**WORK TO BE COMPLETED**: Starting at the first line of the data, print every line up to and including the one with "PlayStation 3 super", but no pictures.

**EXERCISE INPUT**:
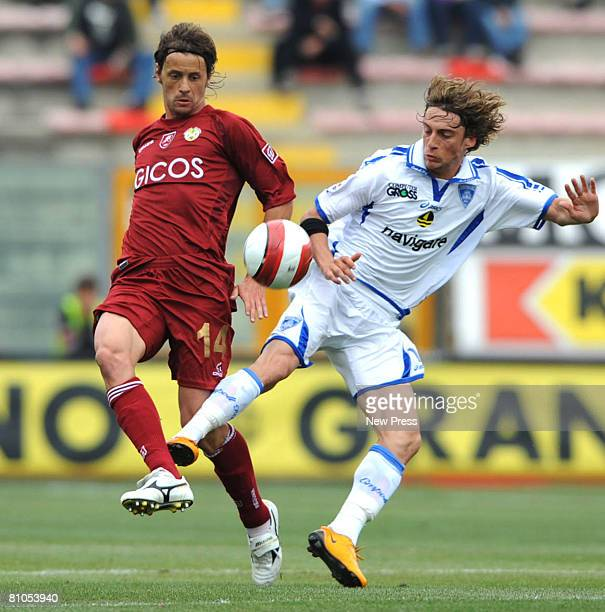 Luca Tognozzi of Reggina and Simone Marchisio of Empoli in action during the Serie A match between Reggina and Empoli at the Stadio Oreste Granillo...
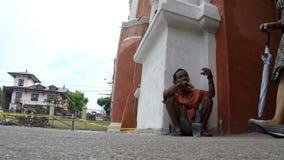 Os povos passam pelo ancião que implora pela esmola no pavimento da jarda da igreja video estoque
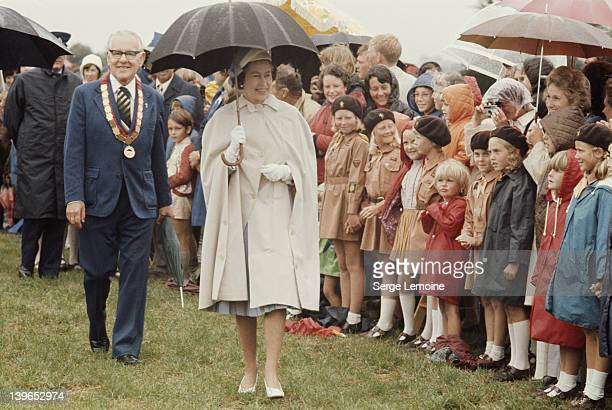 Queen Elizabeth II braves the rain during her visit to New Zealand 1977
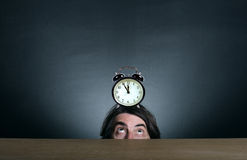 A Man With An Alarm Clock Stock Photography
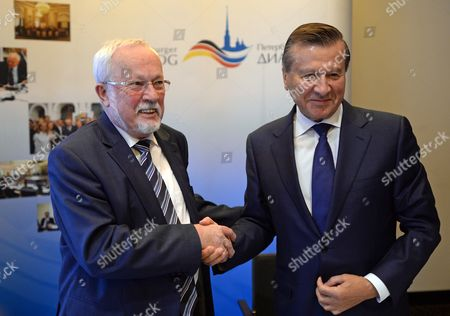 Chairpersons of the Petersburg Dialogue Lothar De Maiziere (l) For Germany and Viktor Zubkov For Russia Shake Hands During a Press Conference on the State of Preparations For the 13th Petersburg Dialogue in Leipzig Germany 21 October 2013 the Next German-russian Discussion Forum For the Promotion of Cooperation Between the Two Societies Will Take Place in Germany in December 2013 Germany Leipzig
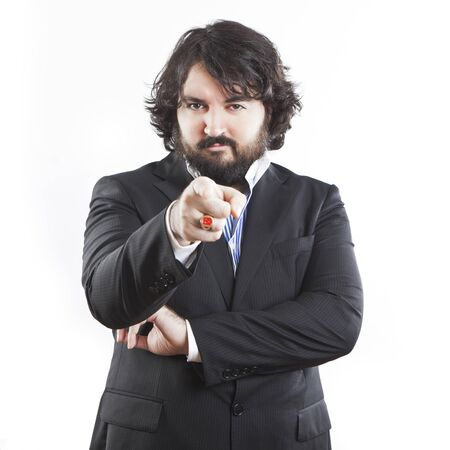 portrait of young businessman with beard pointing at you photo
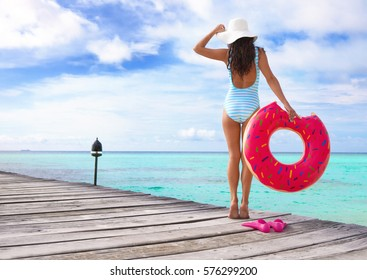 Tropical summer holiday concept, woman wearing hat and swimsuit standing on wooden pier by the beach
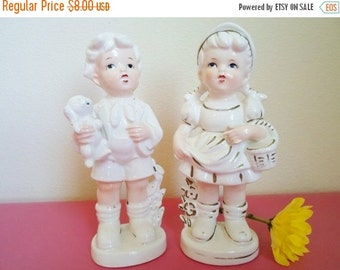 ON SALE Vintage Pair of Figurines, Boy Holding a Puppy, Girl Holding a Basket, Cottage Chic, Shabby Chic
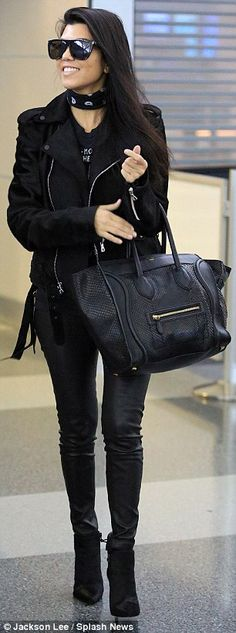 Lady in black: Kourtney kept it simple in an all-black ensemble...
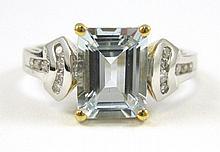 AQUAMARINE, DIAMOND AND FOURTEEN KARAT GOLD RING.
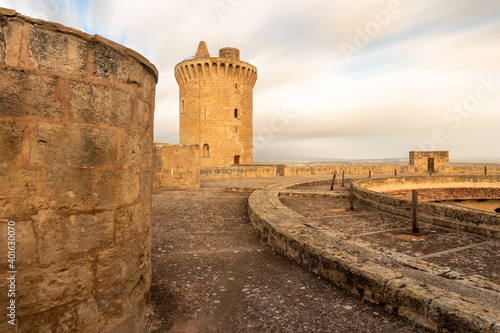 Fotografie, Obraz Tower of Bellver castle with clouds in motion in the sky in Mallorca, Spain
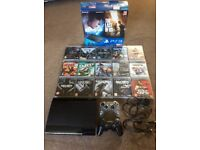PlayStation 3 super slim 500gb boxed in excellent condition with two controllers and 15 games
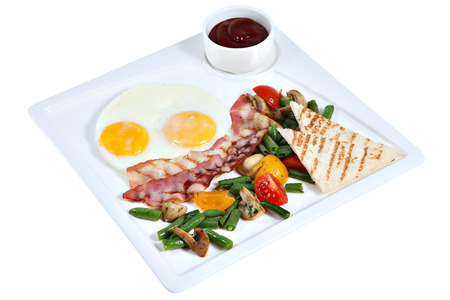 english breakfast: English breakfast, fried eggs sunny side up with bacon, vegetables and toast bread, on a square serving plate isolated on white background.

**RESULT**:
 Luca Tognozzi of Reggina and Simone Marchisio of Empoli in action during the Serie A match between Reggina and Empoli at the Stadio Oreste Granillo...
 Os povos passam pelo ancião que implora pela esmola no pavimento da jarda da igreja video estoque
 Queen Elizabeth II braves the rain during her visit to New Zealand 1977
 A Man With An Alarm Clock Stock Photography
 Chairpersons of the Petersburg Dialogue Lothar De Maiziere (l) For Germany and Viktor Zubkov For Russia Shake Hands During a Press Conference on the State of Preparations For the 13th Petersburg Dialogue in Leipzig Germany 21 October 2013 the Next German-russian Discussion Forum For the Promotion of Cooperation Between the Two Societies Will Take Place in Germany in December 2013 Germany Leipzig
 portrait of young businessman with beard pointing at you photo
 Tropical summer holiday concept, woman wearing hat and swimsuit standing on wooden pier by the beach
 ON SALE Vintage Pair of Figurines, Boy Holding a Puppy, Girl Holding a Basket, Cottage Chic, Shabby Chic
 Lady in black: Kourtney kept it simple in an all-black ensemble...
 AQUAMARINE, DIAMOND AND FOURTEEN KARAT GOLD RING.
 Fotografie, Obraz Tower of Bellver castle with clouds in motion in the sky in Mallorca, Spain
PlayStation 3 super slim 500gb boxed in excellent condition with two controllers and 15 games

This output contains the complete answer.